Recentemente, aveva avvertito che sulla sua testa pendeva una taglia, messa dal crimine organizzato. Ieri, padre Marcelo Pérez Pérez, sacerdote indigeno di etnia tsotsil, è stato assassinato a San Cristóbal de Las Casas, nello Stato messicano del Chiapas. Padre Pérez, ben conosciuto nel Chiapas per la sua instancabile e coraggiosa attività a favore della pace e dei diritti dei popoli indigeni, è stato assassinato a San Cristóbal de las Casas, poco dopo aver celebrato la messa. L’attacco è avvenuto quando il sacerdote stava guidando il suo autoveicolo ed è stato intercettato da due uomini armati su una moto. Secondo i media locali, padre Pérez è stato colpito da almeno otto colpi di pistola ed è morto sul colpo.
Fortissima l’impressione, accompagnata da indignazione, nella Chiesa locale, in quella messicana e, più in generale, latinoamericana. Ordinato nel 2002, il lavoro pastorale del sacerdote è stato profondamente segnato dall’impegno verso le comunità più vulnerabili, soprattutto nelle aree colpite da violenza, criminalità e sfruttamento. Nel corso del suo ministero, padre Marcelo ha svolto un ruolo chiave come mediatore in complessi conflitti sociali, in particolare a Pantelhó e a Simojovel, un’altra zona afflitta dalla violenza derivante dal traffico di droga e dallo sfruttamento illegale dell’ambra, dove il sacerdote aveva guidato marce e movimenti sociali per denunciare il traffico di esseri umani, il traffico di armi e lo sfruttamento delle risorse naturali. Padre Marcelo era stato uno dei fondatori della Rete ecclesiale ecologica mesoamericana nel 2019.
Il card.
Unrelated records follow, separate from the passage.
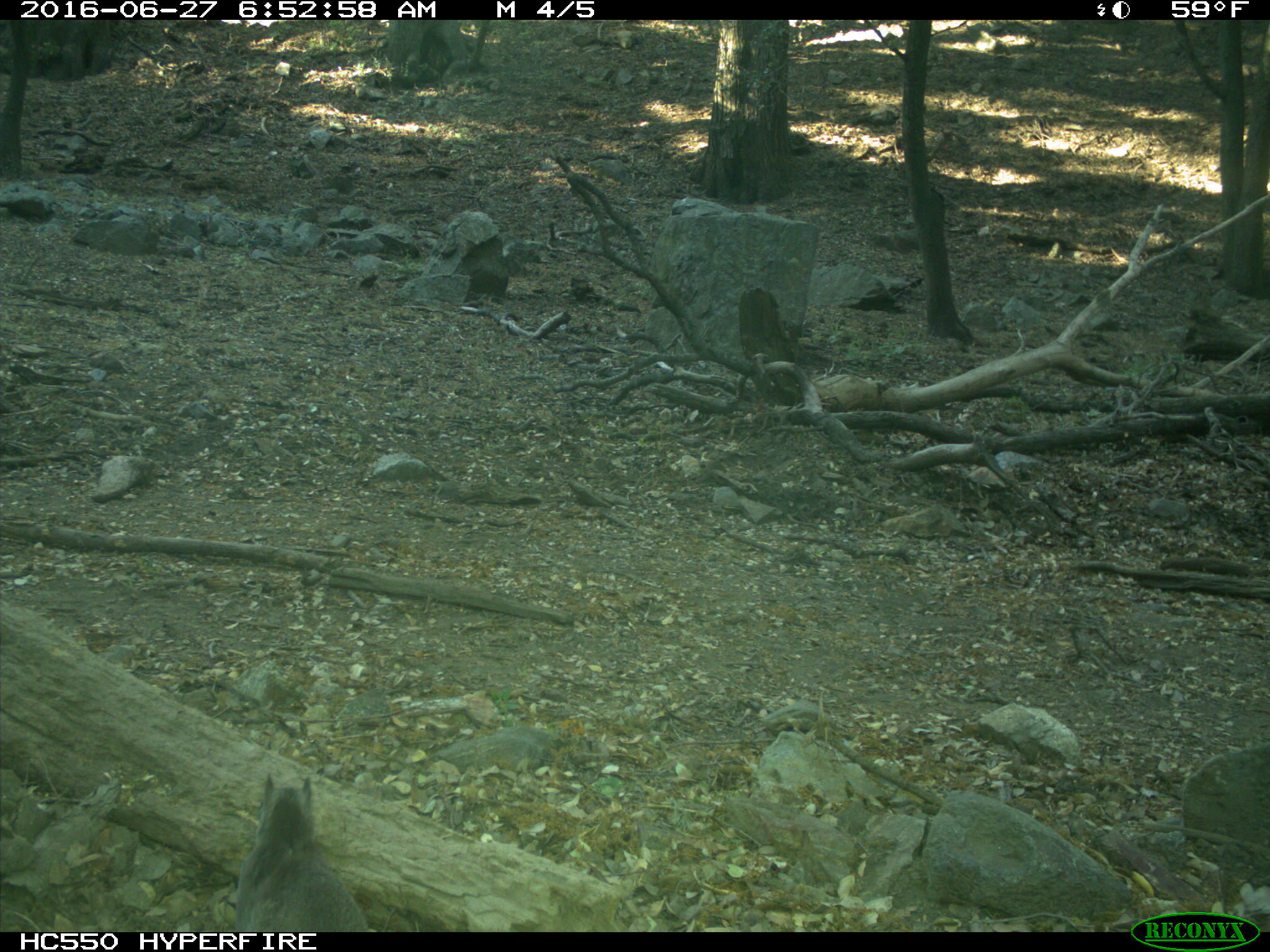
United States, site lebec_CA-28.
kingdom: Animalia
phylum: Chordata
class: Mammalia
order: Rodentia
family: Sciuridae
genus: Sciurus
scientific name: Sciurus carolinensis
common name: eastern gray squirrel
Felipe Arizmendi, vescovo emerito di San Cristóbal de Las Casas, ricorda così il sacerdote ucciso: “È stato uno dei primi sacerdoti indigeni che ho ordinato come parroco. Si è sempre impegnato per la giustizia e la pace tra i popoli originari. Non si è mai immischiato nella politica di partito, ma ha sempre lottato per far vivere i valori del Regno di Dio nelle comunità. Sono i valori della verità e della vita, della santità e della grazia, della giustizia, dell’amore e della pace”. Era un sacerdote “molto concentrato sulla sua vocazione, molto orante, molto vicino al tabernacolo e molto impegnato con il suo popolo”.
Il suo assassinio, conclude il porporato ci mostra, ancora una volta, il clima di violenza che si è scatenato in Chiapas e nella maggior parte del Paese. C’è una decomposizione sociale che inizia con la distruzione della famiglia ed è consolidata dall’impunità con cui agiscono i gruppi armati. Non è tutta colpa del governo, ma è un’indicazione che il governo e tutti noi, comprese le chiese, siamo sopraffatti”. Messaggi sono giunti, tra gli altri, dalla Conferenza episcopale messicana e dal Consiglio episcopale latinoamericano (Celam).